#### PROBLEM STATEMENT
After locating the line with "Manhattan Cheesecake" below, output it and each following line exactly, stopping after the line with "Angie Betancur Sucerquia". No pictures.

#### MATERIAL PROVIDED
• • •
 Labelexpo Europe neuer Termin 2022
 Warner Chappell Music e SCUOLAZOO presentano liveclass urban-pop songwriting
• • •
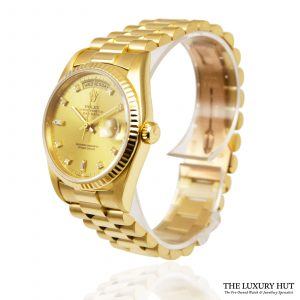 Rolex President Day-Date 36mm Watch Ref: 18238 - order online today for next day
• • •
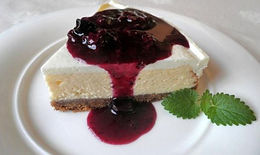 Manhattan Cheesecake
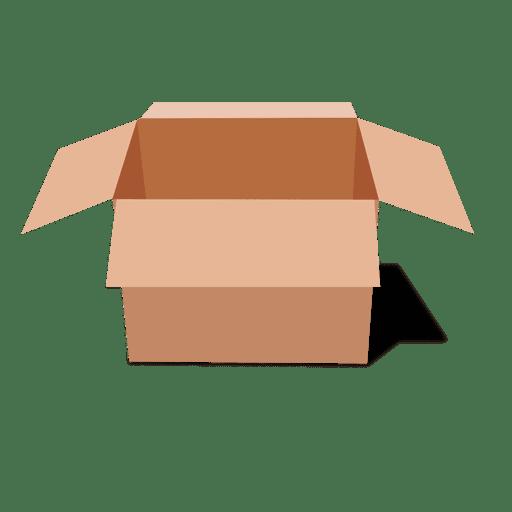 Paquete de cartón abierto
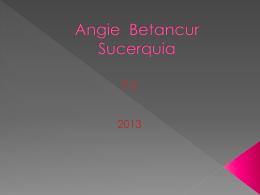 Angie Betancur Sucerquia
• • •
#### ANSWER FOR THIS EXERCISE
 Manhattan Cheesecake
 Paquete de cartón abierto
 Angie Betancur Sucerquia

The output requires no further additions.